1. A sensing device comprising:

a sensor including one or more nanochannels constructed from semiconductor material and connected at their opposite ends to electrodes, the one or more nanochannels having at least one electrical property that varies based, at least in part, on an interaction with at least one analyte contained in a sample introduced to the sensor; and

a controller to control sensitivity of the sensor to the presence of the at least one analyte.

2. The sensing device of claim 1, wherein the one or more nanochannels of the sensor are a gate structure of a field effect transistor (FET), and the connected electrodes include drain and source of the FET.

3. The sensing device of claim 2, wherein the one or more nanochannels are configured to operate in a negative source drain electric configuration, and wherein the sensitivity of the one or more nanochannels is determined based on one or more of: voltage applied to the one or more nanochannels, and analyte binding at the one or more

nanochannels.

4. The sensing device of claim 1, wherein at least one of the one or more nanochannels is treated with a functionalizing agent to functionalize surfaces of the at least one of the one or more nanochannels such that the functionalized surfaces of the at least one of the one or more nanochannels are configured to interact with the at least one analyte.
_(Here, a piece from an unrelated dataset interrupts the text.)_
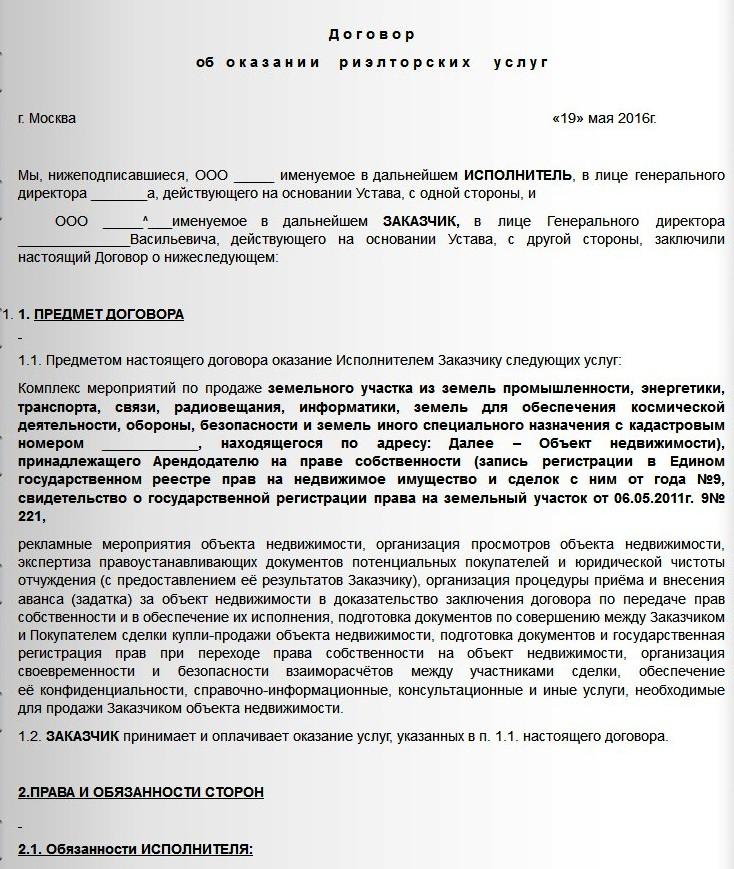 риэлторский договор на оказание услуг образец - фото 3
5. The sensing device of claim 4, wherein the functionalizing agent includes one or more of an analyte detection substance, and a reactive substance, and wherein the interaction includes a chemical interaction that varies one or more of: conductance of the one or more nanochannels, and capacitance of the one or more nanochannels.

6. The sensing device of claim 1, further comprising an analyte interface to receive and enable contact between the sample and the one or more nanochannels

7. The sensing device of claim 6, wherein the analyte interface is configured to receive one or more of: a fluid, aerosol, and air.

8. The sensing device of claim 1, wherein the controller configured to control the sensitivity of the one or more nanochannels is configured to:

cause voltage to be applied to at least one of the one or more nanochannels to cause conductance of the at least one of the one or more nanochannels to change.

9. The sensing device of claim 8, wherein the controller configured to cause the voltage to be applied is configured to cause one or more of:

increase the voltage applied to the at least one nanochannel to increase the conductance of the at least one of the one or more nanochannels; and

decrease the voltage applied to the at least one nanochannel to decrease the conductance of the at least one of the one or more nanochannels.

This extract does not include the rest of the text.